▶ [Task brief]:
From the regorafenib and glioblastoma text below, set down word for word the passage starting at "Regorafenib inhibits neurosphere" and ending at "0.01; *** p < 0.001.".

▶ [Selected excerpt]:
========
Impact of Regorafenib on Endothelial Transdifferentiation of Glioblastoma Stem-like Cells

Abstract

Glioblastomas (GBM) are aggressive brain tumours with a poor prognosis despite heavy therapy that combines surgical resection and radio-chemotherapy. The presence of a subpopulation of GBM stem cells (GSC) contributes to tumour aggressiveness, resistance and recurrence. Moreover, GBM are characterised by abnormal, abundant vascularisation. Previous studies have shown that GSC are directly involved in new vessel formation via their transdifferentiation into tumour-derived endothelial cells (TDEC) and that irradiation (IR) potentiates the pro-angiogenic capacity of TDEC via the Tie2 signalling pathway. We therefore investigated the impact of regorafenib, a multikinase inhibitor with anti-angiogenic and anti-tumourigenic activity, on GSC and TDEC obtained from irradiated GSC (TDEC IR+) or non-irradiated GSC (TDEC). Regorafenib significantly decreases GSC neurosphere formation in vitro and inhibits tumour formation in the orthotopic xenograft model. Regorafenib also inhibits transdifferentiation by decreasing CD31 expression, CD31+ cell count, pseudotube formation in vitro and the formation of functional blood vessels in vivo of TDEC and TDEC IR+. All of these results confirm that regorafenib clearly impacts GSC tumour formation and transdifferentiation and may therefore be a promising therapeutic option in combination with chemo/radiotherapy for the treatment of highly aggressive brain tumours.

Keywords: glioblastoma; glioblastoma stem-like cells; ionising radiation; regorafenib; transdifferentiation; tumour-derived endothelial cells.

Figure 1

Regorafenib inhibits neurosphere formation in vitro. After dissociation, 250 cells/well, each GSC line was placed in 96-well plates and exposed to different doses of regorafenib (0 (vehicle only known as the control), 1, 2, 3, 5 µM) or without regorafenib (NT: not treated) in stem cell medium. The number of neurospheres was counted in each well after incubating for 7 days at 37 °C. The results are expressed as the mean ± SEM of at least three independent experiments. ns: not significant; * p < 0.05; ** p < 0.01; *** p < 0.001.
========
▶ [Listed entries]:
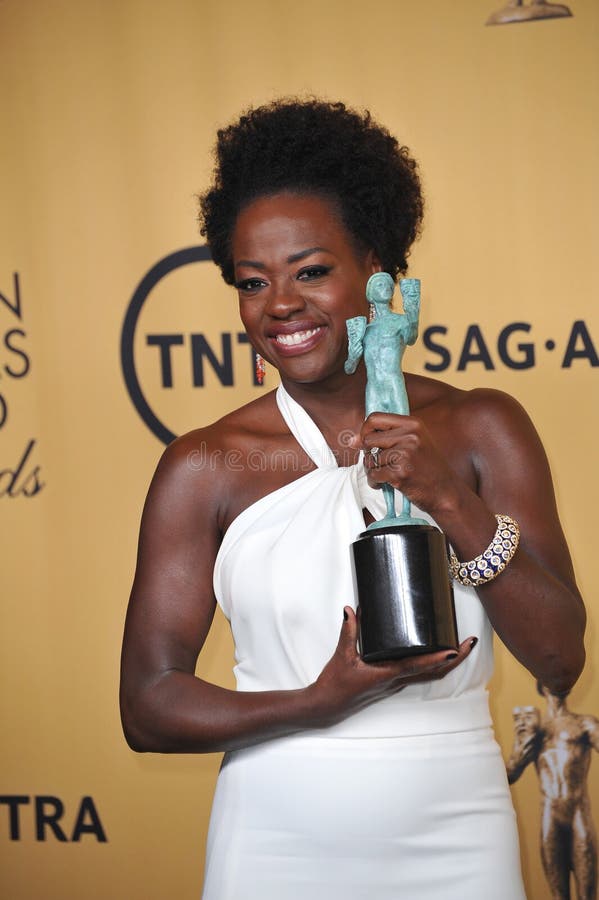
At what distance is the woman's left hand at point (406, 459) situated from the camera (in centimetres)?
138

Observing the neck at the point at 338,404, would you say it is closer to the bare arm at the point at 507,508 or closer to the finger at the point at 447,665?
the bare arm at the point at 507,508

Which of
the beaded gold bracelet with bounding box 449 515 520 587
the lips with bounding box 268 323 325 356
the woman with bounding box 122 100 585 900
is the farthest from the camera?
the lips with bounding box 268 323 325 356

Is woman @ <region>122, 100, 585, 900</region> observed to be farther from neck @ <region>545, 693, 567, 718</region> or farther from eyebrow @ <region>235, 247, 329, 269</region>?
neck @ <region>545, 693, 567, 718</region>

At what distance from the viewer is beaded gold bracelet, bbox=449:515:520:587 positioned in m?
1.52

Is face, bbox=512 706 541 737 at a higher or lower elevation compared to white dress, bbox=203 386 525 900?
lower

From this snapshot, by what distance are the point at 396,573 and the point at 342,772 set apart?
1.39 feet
========
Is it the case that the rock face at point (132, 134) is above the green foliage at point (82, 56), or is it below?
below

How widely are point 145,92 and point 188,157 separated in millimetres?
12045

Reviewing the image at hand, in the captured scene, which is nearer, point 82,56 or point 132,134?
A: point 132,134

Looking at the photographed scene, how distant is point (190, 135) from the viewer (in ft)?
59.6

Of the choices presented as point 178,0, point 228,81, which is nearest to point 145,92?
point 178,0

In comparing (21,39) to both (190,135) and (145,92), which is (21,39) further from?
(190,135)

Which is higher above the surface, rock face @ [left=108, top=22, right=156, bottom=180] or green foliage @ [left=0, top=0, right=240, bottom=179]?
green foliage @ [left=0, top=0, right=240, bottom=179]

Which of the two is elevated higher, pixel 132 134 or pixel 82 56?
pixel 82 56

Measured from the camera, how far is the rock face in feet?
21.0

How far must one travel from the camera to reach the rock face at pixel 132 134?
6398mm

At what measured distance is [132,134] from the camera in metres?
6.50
========
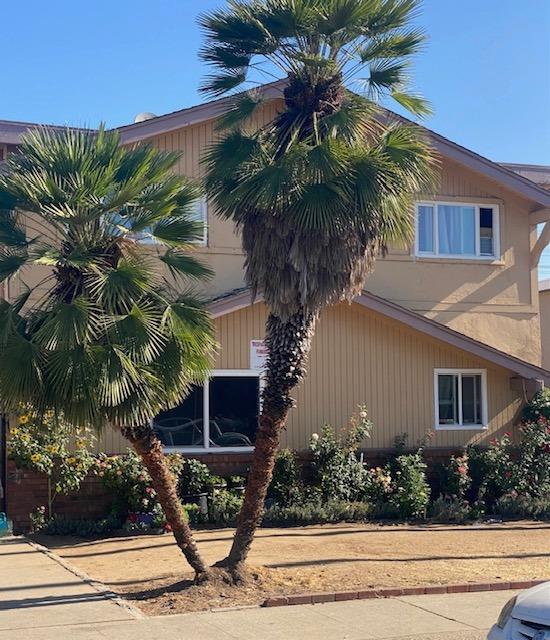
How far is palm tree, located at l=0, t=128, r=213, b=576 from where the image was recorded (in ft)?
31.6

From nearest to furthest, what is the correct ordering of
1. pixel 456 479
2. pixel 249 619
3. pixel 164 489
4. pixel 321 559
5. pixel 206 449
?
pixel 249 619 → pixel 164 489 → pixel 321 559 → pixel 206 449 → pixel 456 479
========
▶ [Your response]:
Regorafenib inhibits neurosphere formation in vitro. After dissociation, 250 cells/well, each GSC line was placed in 96-well plates and exposed to different doses of regorafenib (0 (vehicle only known as the control), 1, 2, 3, 5 µM) or without regorafenib (NT: not treated) in stem cell medium. The number of neurospheres was counted in each well after incubating for 7 days at 37 °C. The results are expressed as the mean ± SEM of at least three independent experiments. ns: not significant; * p < 0.05; ** p < 0.01; *** p < 0.001.